A la sombra de un gigantesco ahuehuete –debe tener más de quinientos años, como los plantados por Nezahualcóyotl en el bosque de chapultepec- están acampados grupos de triques. Las mujeres, vestidas con sus fabulosos huipiles rayados de blanco y rojo, muelen maíz y cuecen tortillas en los comales que han llevado desde sus lejanos hogares. Los hombres visten pantalón blanco y camisas de artisela brillante, color solferino o verde rana. Les dirijo el saludo vernáculo, paa, una síncopa cariñosa de “compadre”; y me contestan sorprendidos pero amables, con la misma palabra, casi cantada: paa.

Estoy en uno de los centros más aislados del México indígena. Copala es un “lugar de copal” en azteca, nombre que conviene a este antiguo centro religioso. En el templo se está quemando mucho copal a la imagen, muy milagrosa a juzgar por los mil exvotos que cuelgan de su túnica, de un santo Cristo. Se trata de una talla española del siglo XVII, o de su copia, ya que los triques habrían enterrado el original en un lugar secreto. Representa una caída de Jesús durante el viacrucis. Hasta hace pocos años, los triques sometían la imagen a un rito de purificación: un día como hoy, el tercer viernes de cuaresma, lavaban con sumo cuidado a su Tatachú en el río de Copala. Tatachú equivale a Tata Jesús (Chu es una abreviación cariñosa del nombre santo en trique, como Chucho o chuy lo son en el español de México).

Los triques se acercan a su Tatachú con flores moradas y amarillas y las frotan suavemente contra la imagen. Así las flores se impregnarán de su poder sobrenatural; y así llevarán a sus hogares los pétalos marchitos, como sifueran piadosas reliquias cuya posesión otorga la protección divina.

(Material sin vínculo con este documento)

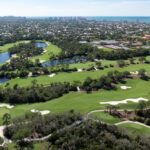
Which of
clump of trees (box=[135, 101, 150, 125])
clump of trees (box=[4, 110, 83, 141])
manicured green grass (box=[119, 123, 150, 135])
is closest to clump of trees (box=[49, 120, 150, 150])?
clump of trees (box=[4, 110, 83, 141])

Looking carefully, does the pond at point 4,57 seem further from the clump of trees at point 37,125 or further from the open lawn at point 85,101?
the clump of trees at point 37,125

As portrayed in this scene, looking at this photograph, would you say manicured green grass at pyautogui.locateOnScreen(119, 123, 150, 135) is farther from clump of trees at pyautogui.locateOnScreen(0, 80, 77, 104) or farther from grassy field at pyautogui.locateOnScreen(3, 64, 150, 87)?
grassy field at pyautogui.locateOnScreen(3, 64, 150, 87)

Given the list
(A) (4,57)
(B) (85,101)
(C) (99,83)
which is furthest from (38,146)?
(A) (4,57)

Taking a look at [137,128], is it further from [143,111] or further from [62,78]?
[62,78]

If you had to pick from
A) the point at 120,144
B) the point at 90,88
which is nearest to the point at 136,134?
the point at 120,144

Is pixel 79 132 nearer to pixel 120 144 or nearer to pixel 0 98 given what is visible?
pixel 120 144

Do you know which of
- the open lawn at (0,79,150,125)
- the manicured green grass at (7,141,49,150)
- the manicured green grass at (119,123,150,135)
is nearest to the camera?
the manicured green grass at (7,141,49,150)
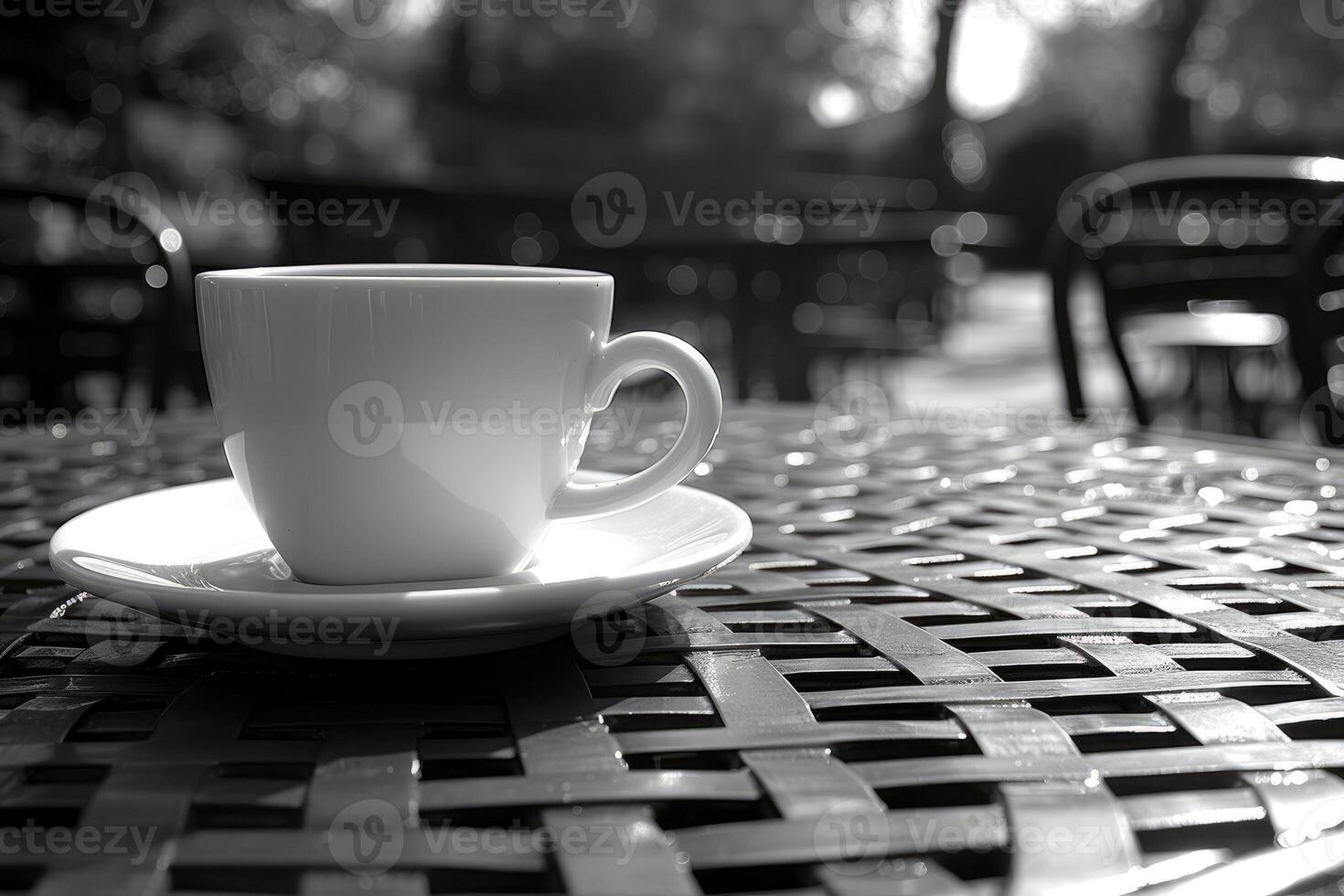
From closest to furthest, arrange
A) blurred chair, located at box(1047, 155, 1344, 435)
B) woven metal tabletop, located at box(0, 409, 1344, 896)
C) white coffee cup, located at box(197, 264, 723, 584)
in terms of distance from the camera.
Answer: woven metal tabletop, located at box(0, 409, 1344, 896)
white coffee cup, located at box(197, 264, 723, 584)
blurred chair, located at box(1047, 155, 1344, 435)

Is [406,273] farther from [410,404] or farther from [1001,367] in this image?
[1001,367]

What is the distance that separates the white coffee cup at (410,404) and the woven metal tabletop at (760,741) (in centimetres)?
5

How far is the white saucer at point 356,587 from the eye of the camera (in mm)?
262

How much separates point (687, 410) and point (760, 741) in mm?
143

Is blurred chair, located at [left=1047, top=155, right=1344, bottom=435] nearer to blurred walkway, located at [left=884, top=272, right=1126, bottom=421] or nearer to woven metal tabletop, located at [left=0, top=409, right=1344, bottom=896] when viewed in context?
woven metal tabletop, located at [left=0, top=409, right=1344, bottom=896]

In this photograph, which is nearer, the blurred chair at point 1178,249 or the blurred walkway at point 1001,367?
the blurred chair at point 1178,249

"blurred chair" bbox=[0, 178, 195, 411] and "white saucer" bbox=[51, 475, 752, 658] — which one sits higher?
"blurred chair" bbox=[0, 178, 195, 411]

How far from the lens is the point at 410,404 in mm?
308

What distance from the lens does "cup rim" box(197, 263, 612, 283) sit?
309mm

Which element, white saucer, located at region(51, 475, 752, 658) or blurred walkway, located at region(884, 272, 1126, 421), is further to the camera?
blurred walkway, located at region(884, 272, 1126, 421)

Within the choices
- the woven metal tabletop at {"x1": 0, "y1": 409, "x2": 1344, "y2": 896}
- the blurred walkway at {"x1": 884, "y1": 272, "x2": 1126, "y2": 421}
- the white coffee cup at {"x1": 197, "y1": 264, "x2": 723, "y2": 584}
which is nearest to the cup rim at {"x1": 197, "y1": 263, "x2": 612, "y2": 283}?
the white coffee cup at {"x1": 197, "y1": 264, "x2": 723, "y2": 584}

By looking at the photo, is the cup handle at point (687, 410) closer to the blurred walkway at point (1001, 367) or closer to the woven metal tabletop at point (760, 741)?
the woven metal tabletop at point (760, 741)

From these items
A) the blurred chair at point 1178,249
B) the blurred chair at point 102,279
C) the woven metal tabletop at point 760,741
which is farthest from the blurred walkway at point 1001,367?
the woven metal tabletop at point 760,741

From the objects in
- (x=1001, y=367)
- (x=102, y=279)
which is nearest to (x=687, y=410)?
(x=102, y=279)
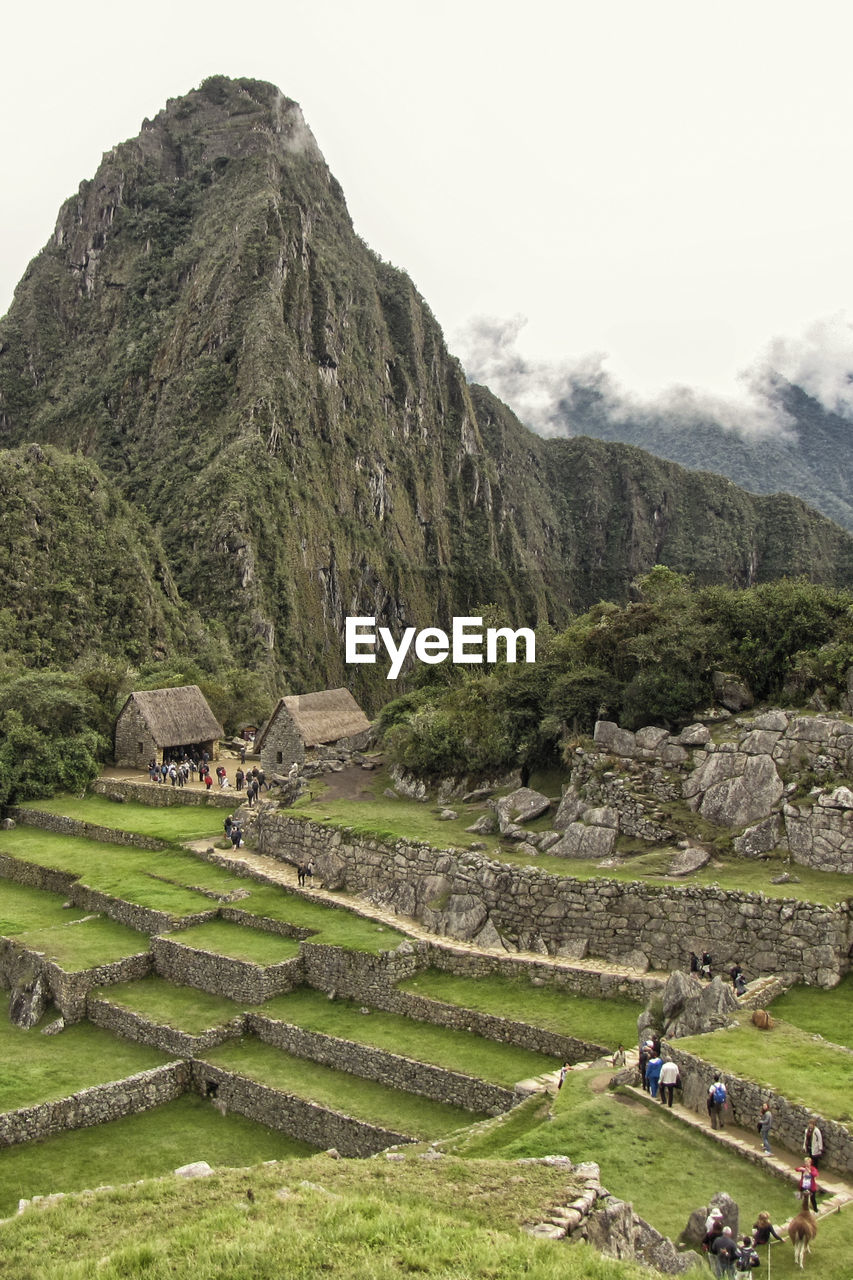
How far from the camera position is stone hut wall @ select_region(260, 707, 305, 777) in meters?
37.2

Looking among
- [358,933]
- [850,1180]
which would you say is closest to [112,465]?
[358,933]

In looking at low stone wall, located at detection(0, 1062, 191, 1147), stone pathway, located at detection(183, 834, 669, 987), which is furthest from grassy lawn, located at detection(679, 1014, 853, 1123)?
low stone wall, located at detection(0, 1062, 191, 1147)

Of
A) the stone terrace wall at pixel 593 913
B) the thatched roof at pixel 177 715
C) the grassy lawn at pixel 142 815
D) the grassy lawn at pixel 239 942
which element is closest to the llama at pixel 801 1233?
the stone terrace wall at pixel 593 913

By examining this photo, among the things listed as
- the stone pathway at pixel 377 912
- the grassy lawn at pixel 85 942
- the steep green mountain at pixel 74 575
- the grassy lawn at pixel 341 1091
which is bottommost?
the grassy lawn at pixel 341 1091

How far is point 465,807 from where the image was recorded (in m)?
27.0

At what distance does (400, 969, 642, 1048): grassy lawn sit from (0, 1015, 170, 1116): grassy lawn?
5347mm

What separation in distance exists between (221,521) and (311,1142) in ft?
334

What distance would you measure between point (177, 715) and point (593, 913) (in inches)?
1072

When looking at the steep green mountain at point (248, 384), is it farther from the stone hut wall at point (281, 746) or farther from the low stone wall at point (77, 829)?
the low stone wall at point (77, 829)

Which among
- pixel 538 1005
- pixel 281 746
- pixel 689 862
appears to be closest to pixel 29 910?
pixel 281 746

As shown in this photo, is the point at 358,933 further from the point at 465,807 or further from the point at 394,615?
the point at 394,615

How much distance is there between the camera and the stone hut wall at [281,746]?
37231mm

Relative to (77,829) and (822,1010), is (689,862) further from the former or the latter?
(77,829)

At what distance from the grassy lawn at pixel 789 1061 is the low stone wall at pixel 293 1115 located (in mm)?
4934
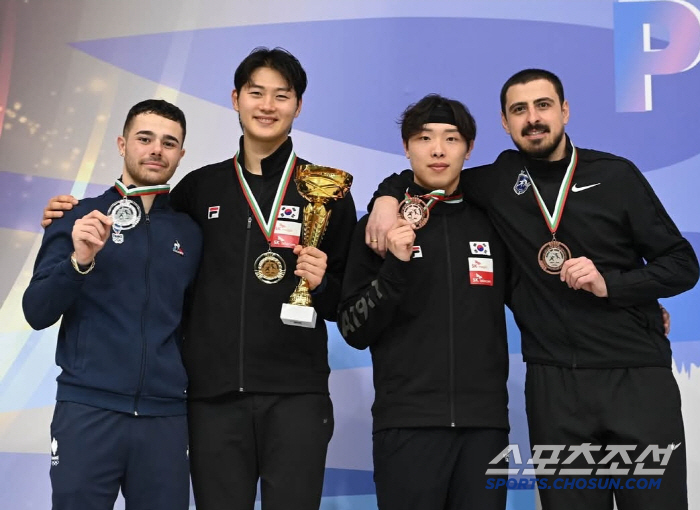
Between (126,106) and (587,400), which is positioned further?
(126,106)

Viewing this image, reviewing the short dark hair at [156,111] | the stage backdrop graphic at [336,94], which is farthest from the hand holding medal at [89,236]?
the stage backdrop graphic at [336,94]

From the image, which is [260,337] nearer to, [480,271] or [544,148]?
[480,271]

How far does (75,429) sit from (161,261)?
560 mm

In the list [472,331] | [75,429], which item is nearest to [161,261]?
[75,429]

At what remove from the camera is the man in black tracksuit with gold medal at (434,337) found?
97.2 inches

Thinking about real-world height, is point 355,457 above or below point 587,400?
below

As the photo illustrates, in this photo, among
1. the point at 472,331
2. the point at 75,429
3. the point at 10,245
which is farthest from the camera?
the point at 10,245

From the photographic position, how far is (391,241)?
7.86 feet

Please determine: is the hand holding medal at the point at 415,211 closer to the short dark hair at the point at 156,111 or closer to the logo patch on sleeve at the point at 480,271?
the logo patch on sleeve at the point at 480,271

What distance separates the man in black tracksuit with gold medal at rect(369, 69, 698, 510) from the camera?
2.48 meters

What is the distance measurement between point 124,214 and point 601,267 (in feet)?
4.95

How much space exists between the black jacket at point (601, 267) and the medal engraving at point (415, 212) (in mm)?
323

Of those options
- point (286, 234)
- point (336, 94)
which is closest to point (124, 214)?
point (286, 234)

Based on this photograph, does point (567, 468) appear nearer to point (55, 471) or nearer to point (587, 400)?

Un viejo trique, tal vez un brujo, realiza, debajo del Tatachú, unas limpias en un estilo que desconocía: masca la semilla de la virgen (el ololiuqui de la vieja tradición prehispánica) y la escupe, rociándola, en el pelo de una mujer y en el de un muchacho. Ha entrado en el templo la banda, y toca, en una sorprendente traducción trique, la sandunga, en tanto que se hacen los preparativos de la procesión. El cura bautiza a los niños triques que sus padres han traído de los lejanos barrios perdidos en la serranía; otro sacerdote, un misionero bilingüe, prepara los certificados de bautismo y los de matrimonio para el día siguiente, consagrado a unir religiosamente a las parejas de jóvenes triques, casi unos muchachos. Las solteras se distinguen por las alegres cintas de colores que cuelgan de sus espaldas. En el templo han encendido velas delante de la imagen de la virgen, vestida de trica como ellas; están sentadas en el suelo, la miran embelesadas y le hablan en voz baja como si rezaran.